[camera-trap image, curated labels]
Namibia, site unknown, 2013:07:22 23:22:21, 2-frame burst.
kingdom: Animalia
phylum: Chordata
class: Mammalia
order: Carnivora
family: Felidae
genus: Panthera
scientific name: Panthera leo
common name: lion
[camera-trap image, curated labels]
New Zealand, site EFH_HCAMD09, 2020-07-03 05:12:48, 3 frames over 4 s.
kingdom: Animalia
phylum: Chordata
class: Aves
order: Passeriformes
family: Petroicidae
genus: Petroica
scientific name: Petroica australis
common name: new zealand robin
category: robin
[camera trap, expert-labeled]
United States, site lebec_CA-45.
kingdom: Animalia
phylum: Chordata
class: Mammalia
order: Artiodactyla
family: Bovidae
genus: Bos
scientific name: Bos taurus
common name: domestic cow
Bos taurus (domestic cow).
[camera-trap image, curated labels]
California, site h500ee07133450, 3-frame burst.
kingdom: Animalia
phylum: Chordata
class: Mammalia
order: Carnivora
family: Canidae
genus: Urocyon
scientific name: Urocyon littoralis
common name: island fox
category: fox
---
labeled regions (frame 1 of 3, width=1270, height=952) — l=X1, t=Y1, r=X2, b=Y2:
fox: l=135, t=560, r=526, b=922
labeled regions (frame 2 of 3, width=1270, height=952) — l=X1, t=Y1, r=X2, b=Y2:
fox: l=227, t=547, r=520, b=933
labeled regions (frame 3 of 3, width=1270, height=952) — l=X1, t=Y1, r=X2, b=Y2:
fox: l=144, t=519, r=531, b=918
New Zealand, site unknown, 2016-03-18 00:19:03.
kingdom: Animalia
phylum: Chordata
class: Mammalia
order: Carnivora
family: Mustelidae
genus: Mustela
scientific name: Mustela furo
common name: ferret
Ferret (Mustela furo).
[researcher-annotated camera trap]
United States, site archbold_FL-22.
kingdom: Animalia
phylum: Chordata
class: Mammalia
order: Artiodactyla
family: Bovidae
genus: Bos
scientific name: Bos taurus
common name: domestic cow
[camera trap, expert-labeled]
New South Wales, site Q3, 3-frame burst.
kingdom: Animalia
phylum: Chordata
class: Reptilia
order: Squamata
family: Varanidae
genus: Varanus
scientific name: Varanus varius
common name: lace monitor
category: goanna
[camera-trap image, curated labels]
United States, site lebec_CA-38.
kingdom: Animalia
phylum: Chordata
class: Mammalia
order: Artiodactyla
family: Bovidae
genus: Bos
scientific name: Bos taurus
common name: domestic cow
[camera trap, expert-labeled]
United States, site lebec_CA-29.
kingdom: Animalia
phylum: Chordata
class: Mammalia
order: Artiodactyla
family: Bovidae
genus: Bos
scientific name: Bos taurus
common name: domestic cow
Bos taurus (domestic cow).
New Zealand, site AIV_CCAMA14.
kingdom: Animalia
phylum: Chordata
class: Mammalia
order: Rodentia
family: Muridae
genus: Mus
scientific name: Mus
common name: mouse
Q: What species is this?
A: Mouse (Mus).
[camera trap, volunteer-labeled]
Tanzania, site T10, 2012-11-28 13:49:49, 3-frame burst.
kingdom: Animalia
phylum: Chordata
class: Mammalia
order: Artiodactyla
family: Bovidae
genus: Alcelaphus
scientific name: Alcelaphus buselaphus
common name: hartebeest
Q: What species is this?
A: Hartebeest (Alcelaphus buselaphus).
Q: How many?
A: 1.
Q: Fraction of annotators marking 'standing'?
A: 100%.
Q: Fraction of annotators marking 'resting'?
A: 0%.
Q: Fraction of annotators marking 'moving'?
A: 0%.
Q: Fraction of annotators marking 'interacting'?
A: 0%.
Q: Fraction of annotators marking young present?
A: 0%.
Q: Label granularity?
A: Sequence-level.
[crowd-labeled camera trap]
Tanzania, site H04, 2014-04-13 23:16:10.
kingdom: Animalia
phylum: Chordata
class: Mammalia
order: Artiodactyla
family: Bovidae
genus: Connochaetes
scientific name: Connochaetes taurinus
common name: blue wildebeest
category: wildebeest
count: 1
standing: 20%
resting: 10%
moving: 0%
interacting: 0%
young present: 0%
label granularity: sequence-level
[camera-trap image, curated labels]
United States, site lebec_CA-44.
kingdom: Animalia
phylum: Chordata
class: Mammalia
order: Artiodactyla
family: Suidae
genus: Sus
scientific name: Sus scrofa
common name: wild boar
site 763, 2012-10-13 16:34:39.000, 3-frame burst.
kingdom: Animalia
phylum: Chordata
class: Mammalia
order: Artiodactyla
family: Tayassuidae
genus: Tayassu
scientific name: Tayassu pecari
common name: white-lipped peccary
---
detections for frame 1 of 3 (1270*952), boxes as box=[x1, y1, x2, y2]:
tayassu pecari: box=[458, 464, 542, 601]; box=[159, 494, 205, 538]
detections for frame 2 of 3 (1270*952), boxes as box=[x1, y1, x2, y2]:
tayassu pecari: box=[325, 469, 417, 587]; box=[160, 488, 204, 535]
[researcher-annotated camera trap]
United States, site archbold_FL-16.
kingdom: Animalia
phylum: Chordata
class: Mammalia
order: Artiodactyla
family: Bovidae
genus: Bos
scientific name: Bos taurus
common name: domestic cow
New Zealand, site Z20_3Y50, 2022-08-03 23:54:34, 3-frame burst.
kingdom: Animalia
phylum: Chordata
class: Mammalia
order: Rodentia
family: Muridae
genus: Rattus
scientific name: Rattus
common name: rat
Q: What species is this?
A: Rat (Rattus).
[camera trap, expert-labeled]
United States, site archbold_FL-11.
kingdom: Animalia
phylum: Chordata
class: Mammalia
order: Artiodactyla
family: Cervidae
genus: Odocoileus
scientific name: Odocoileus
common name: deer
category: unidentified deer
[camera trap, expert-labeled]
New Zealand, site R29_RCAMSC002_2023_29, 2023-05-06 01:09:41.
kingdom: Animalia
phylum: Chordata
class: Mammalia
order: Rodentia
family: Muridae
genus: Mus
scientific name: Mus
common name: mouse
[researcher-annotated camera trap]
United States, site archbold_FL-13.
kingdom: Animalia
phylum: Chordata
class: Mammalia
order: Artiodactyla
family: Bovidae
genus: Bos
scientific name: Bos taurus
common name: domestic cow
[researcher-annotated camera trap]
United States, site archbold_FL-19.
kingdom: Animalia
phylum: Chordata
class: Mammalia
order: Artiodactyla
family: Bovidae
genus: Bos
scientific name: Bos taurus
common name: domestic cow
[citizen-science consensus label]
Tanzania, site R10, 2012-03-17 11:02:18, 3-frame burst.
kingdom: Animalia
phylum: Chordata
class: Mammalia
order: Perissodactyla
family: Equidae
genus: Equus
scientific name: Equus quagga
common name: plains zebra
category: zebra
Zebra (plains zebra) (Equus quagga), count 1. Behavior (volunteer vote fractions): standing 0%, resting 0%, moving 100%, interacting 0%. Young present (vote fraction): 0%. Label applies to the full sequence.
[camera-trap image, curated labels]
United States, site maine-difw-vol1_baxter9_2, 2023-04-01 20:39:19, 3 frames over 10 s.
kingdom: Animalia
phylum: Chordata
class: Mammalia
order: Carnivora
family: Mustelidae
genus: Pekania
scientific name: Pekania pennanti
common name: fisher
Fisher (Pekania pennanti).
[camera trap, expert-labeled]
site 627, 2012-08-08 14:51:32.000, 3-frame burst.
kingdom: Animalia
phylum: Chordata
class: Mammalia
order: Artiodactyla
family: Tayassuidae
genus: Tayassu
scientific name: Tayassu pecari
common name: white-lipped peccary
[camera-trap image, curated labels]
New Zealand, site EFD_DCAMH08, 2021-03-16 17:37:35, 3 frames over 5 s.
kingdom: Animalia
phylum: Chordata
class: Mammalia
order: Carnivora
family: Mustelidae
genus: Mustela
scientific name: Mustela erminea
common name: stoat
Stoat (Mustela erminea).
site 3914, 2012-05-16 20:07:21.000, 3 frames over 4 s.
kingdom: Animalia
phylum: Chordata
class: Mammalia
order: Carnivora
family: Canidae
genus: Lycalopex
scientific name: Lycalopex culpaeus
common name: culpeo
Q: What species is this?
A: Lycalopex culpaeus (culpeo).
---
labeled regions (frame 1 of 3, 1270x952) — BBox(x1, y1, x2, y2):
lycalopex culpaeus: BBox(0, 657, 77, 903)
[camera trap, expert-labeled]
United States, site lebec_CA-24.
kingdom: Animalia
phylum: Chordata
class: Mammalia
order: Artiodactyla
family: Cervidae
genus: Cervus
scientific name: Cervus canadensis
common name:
◇ ◇ ◇ ◇
— Task to carry out —
Beginning at the line with "category: goanna" and ending at the line with "genus: Connochaetes", reproduce each line of the data above exactly, and add no other lines.

— Answer —
category: goanna
[camera-trap image, curated labels]
United States, site lebec_CA-38.
kingdom: Animalia
phylum: Chordata
class: Mammalia
order: Artiodactyla
family: Bovidae
genus: Bos
scientific name: Bos taurus
common name: domestic cow
[camera trap, expert-labeled]
United States, site lebec_CA-29.
kingdom: Animalia
phylum: Chordata
class: Mammalia
order: Artiodactyla
family: Bovidae
genus: Bos
scientific name: Bos taurus
common name: domestic cow
Bos taurus (domestic cow).
New Zealand, site AIV_CCAMA14.
kingdom: Animalia
phylum: Chordata
class: Mammalia
order: Rodentia
family: Muridae
genus: Mus
scientific name: Mus
common name: mouse
Q: What species is this?
A: Mouse (Mus).
[camera trap, volunteer-labeled]
Tanzania, site T10, 2012-11-28 13:49:49, 3-frame burst.
kingdom: Animalia
phylum: Chordata
class: Mammalia
order: Artiodactyla
family: Bovidae
genus: Alcelaphus
scientific name: Alcelaphus buselaphus
common name: hartebeest
Q: What species is this?
A: Hartebeest (Alcelaphus buselaphus).
Q: How many?
A: 1.
Q: Fraction of annotators marking 'standing'?
A: 100%.
Q: Fraction of annotators marking 'resting'?
A: 0%.
Q: Fraction of annotators marking 'moving'?
A: 0%.
Q: Fraction of annotators marking 'interacting'?
A: 0%.
Q: Fraction of annotators marking young present?
A: 0%.
Q: Label granularity?
A: Sequence-level.
[crowd-labeled camera trap]
Tanzania, site H04, 2014-04-13 23:16:10.
kingdom: Animalia
phylum: Chordata
class: Mammalia
order: Artiodactyla
family: Bovidae
genus: Connochaetes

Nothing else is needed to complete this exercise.